José Alberto Chacón (jose.chacon@epasa.com) / PANAMA AMERICA

Incremento


  • 30 millones de dólares ha recaudado el Estado en las ferias Crisol de Razas.

  • 12 mil visas de residencia para extranjeros fueron aprobadas en 2012 por las autoridades.

Marta es modelo y demostradora; sus ojos se asemejan a dos aceitunas y su curvilíneo cuerpo revoluciona las miradas de los hombres que viajan atestados en los metrobuses.

Posee un gran atractivo, pero no tiene documentos. Junto con su prima Raquel pagó mil 500 dólares a un compatriota suyo que las trasladó en lancha hasta Guna Yala desde Acandí, un pueblo del Caribe colombiano. “Luego de dos horas sobre el mar, nos dejaron en la comarca, allí un indio nos recibió, n

os llevó caminando durante una hora por un sendero lleno de lodo y mosquitos hasta llegar a un peladero (área deforestada) que parecía más un helipuerto”, relata.

El sol provoca que la humedad se levante temprano, y Marta aprovecha una fugaz pausa para pasear su húmeda lengua por los labios... Cuenta que al llegar al peladero, un hombre negro las saludó y les dijo que el viaje hasta ciudad de Colón costaría $150 por persona. “Accedimos porque unas amigas que ya estaban en Panamá, desde hace algunos meses, nos habían dicho cómo y cuánto costaba la 'vueltica' y que no había peligro alguno”.

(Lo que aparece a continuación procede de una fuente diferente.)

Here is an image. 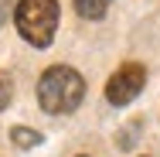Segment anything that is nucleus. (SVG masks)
I'll return each instance as SVG.
<instances>
[{"label": "nucleus", "instance_id": "3", "mask_svg": "<svg viewBox=\"0 0 160 157\" xmlns=\"http://www.w3.org/2000/svg\"><path fill=\"white\" fill-rule=\"evenodd\" d=\"M143 82H147V68L140 62H126L112 72V79L106 82V99L112 106H126L136 96L143 92Z\"/></svg>", "mask_w": 160, "mask_h": 157}, {"label": "nucleus", "instance_id": "1", "mask_svg": "<svg viewBox=\"0 0 160 157\" xmlns=\"http://www.w3.org/2000/svg\"><path fill=\"white\" fill-rule=\"evenodd\" d=\"M82 96H85V79L68 65H55L38 79V102L44 113H55V116L72 113L82 102Z\"/></svg>", "mask_w": 160, "mask_h": 157}, {"label": "nucleus", "instance_id": "2", "mask_svg": "<svg viewBox=\"0 0 160 157\" xmlns=\"http://www.w3.org/2000/svg\"><path fill=\"white\" fill-rule=\"evenodd\" d=\"M21 38L34 48H48L58 28V0H21L14 10Z\"/></svg>", "mask_w": 160, "mask_h": 157}, {"label": "nucleus", "instance_id": "6", "mask_svg": "<svg viewBox=\"0 0 160 157\" xmlns=\"http://www.w3.org/2000/svg\"><path fill=\"white\" fill-rule=\"evenodd\" d=\"M10 96H14V89H10V79H7V75H0V113L10 106Z\"/></svg>", "mask_w": 160, "mask_h": 157}, {"label": "nucleus", "instance_id": "4", "mask_svg": "<svg viewBox=\"0 0 160 157\" xmlns=\"http://www.w3.org/2000/svg\"><path fill=\"white\" fill-rule=\"evenodd\" d=\"M112 0H75V10L82 14V17H89V21H96L106 14V7H109Z\"/></svg>", "mask_w": 160, "mask_h": 157}, {"label": "nucleus", "instance_id": "5", "mask_svg": "<svg viewBox=\"0 0 160 157\" xmlns=\"http://www.w3.org/2000/svg\"><path fill=\"white\" fill-rule=\"evenodd\" d=\"M10 140H14L17 147L28 150V147H38V144H41V133H34V130H28V126H14V130H10Z\"/></svg>", "mask_w": 160, "mask_h": 157}]
</instances>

Una vez en Colón, otras mujeres les recomendaron quedarse allí para trabajar en burdeles, pero el dúo prefirió viajar hasta la capital para conocer la 'mini Miami', “apodo que le han dado algunos extranjeros a su ciudad”, dice.

Sus ingresos son “erguidos”, tal como su nariz y sus pechos. “Acá gano el triple de lo que obtenía en mi pueblo. Entre la mañana y la noche puedo completar los $70.00 en días lentos, otras veces supero los $150.00”.

“En Manizales solo podía vender flores o café; es lo único, mientras que en Panamá todo se vende y se compra”, asiente.

Sus manos salpicadas de lunares se deslizan sobre una latita de carne de ganso. Come y luego narra que durante el día reparte volantes o asiste a eventos de todo tipo, como azafata. “De noche promociono cervezas importadas en bares exclusivos de la ciudad”. Su apartamento de 80 m2, en el piso 12 de un edificio de la avenida 12 de Octubre, tiene balcón. De allí se puede ver, aún, lo amplio del Pacífico. Contrario al mar, la sala es reducida, pero esta presume dos supuestas réplicas de Botero...

Tres años han pasado desde que Marta y su prima pisaron suelo canalero, y a pesar de que la bonanza de Panamá las cobija (arropa), tienen que dejar parte de sus dividendos en clínicas privadas.

“Vengo de una región alta que es más fría que Boquete. Sufro muchísimo por la humedad de Panamá, los trasnochos y la gripe, ya sabes. No es fácil, a pesar de que todo parece muy lindo ”.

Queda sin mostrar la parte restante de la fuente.